Задание a:
Найдите в листинге все строки, где встречается слово «nearest», и перепишите каждую из них целиком.

Текст страницы:
Лев Данилкин. Парфянская стрела. Наталья Курчатова
Лев Данилкин. Парфянская стрела. Наталья Курчатова
Контратака на русскую литературу 2005 года. СПб.: Амфора, 2006. 302 с. Тираж 3000 экз. (Серия «Личное мнение»)
Тихо и незаметно еще канул год в вечность, канул как капля — в море! И никто не пожалел о покойнике…
Виссарион Белинский, «Русская литература в 1845 году»
Автор
На поверхностный, тусовочно-светский взгляд, обозреватель московской «Афиши» Лев Данилкин — персона из тех, что вечно попадают мимо кресла. В филологически ориентированной среде его писания принято считать погремушками этакого бо-бо, глянцевого мальчика, к которому смешно и нелепо относиться всерьез. С другой стороны, журналистская публика, находящаяся в сходных обстоятельствах обозревателя на зарплате, с ироничной ласковостью отзывается о «критике Данилкине», который — вот смеху-то! — не знает какой-нибудь характерной американской вариации на тему «елда». Вопиющею серьезностию тона Данилкин выбивается и из этого круга.
Ну и слава богу.
Книжка читается внахлест; в ней нет наукообразия, нет и салонной ленцы. Стиль — скоростной, хоть и извилистый, как серпантин. Данилкин — не критик от штудии, не забавник для коллег по цеху: его мало интересуют межлитературные разборки, он не соблюдает дистанций и легко может оскорбить чей-то вкус. Остроумно; местами весьма похоже на настоящую литературу.

Задание b:
Пожалуйста, выведите из рецензии на «Парфянскую стрелу» отрывок от «Тихо и незаметно» до «из этого круга.» включительно, ничего в нем не меняя.

Записи из источника данных
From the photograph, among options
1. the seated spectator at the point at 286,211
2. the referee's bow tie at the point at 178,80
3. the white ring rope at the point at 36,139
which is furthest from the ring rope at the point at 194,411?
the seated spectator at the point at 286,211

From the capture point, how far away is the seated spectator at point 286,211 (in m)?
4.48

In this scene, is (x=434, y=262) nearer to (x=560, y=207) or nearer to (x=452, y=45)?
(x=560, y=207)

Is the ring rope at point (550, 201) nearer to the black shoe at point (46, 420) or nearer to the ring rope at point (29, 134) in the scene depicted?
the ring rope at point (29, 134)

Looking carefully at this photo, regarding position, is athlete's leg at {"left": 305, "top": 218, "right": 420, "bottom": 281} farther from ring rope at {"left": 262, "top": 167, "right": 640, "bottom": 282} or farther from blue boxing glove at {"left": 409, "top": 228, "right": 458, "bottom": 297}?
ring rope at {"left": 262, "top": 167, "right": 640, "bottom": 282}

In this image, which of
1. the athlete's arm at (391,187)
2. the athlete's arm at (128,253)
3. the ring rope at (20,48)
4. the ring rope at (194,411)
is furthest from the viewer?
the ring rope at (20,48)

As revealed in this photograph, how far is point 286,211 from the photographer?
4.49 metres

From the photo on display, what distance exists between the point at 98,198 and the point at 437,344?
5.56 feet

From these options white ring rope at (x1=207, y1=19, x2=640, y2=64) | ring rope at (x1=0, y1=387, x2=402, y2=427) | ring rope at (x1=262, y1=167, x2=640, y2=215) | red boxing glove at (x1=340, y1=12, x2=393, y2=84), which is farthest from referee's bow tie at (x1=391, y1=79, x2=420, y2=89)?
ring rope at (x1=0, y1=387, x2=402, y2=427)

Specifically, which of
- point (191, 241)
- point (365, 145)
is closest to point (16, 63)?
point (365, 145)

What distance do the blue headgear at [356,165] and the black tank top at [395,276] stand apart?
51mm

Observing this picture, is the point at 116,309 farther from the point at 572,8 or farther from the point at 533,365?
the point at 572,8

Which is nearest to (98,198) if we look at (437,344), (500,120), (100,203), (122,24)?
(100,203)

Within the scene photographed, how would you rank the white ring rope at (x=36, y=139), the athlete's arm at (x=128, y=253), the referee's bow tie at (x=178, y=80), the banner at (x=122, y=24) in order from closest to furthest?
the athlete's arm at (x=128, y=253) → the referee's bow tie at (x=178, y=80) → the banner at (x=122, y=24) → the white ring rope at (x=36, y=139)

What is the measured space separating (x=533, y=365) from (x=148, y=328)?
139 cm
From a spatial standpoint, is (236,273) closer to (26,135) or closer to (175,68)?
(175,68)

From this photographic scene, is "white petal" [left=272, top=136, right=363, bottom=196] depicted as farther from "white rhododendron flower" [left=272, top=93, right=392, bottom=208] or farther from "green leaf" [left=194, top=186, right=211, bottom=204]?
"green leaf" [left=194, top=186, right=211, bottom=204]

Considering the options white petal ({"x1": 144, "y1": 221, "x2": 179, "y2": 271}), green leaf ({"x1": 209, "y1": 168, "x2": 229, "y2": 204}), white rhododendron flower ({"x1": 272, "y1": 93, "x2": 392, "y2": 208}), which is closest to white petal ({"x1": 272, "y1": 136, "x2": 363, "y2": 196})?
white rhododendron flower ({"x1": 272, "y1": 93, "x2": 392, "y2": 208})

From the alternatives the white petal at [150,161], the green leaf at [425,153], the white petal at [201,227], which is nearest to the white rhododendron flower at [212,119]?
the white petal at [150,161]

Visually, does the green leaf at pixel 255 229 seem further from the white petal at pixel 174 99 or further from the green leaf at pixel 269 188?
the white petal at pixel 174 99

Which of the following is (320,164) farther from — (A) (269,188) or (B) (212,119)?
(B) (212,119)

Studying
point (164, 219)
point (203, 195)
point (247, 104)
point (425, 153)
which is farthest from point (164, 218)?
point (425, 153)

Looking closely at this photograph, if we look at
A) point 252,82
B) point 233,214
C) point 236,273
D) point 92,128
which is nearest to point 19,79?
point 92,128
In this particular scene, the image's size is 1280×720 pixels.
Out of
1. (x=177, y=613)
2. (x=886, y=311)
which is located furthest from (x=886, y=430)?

Ответ a:
Which is nearest to (98,198) if we look at (437,344), (500,120), (100,203), (122,24)?
From the alternatives the white petal at [150,161], the green leaf at [425,153], the white petal at [201,227], which is nearest to the white rhododendron flower at [212,119]?
which is nearest to point 19,79?

Ответ b:
Тихо и незаметно еще канул год в вечность, канул как капля — в море! И никто не пожалел о покойнике…
Виссарион Белинский, «Русская литература в 1845 году»
Автор
На поверхностный, тусовочно-светский взгляд, обозреватель московской «Афиши» Лев Данилкин — персона из тех, что вечно попадают мимо кресла. В филологически ориентированной среде его писания принято считать погремушками этакого бо-бо, глянцевого мальчика, к которому смешно и нелепо относиться всерьез. С другой стороны, журналистская публика, находящаяся в сходных обстоятельствах обозревателя на зарплате, с ироничной ласковостью отзывается о «критике Данилкине», который — вот смеху-то! — не знает какой-нибудь характерной американской вариации на тему «елда». Вопиющею серьезностию тона Данилкин выбивается и из этого круга.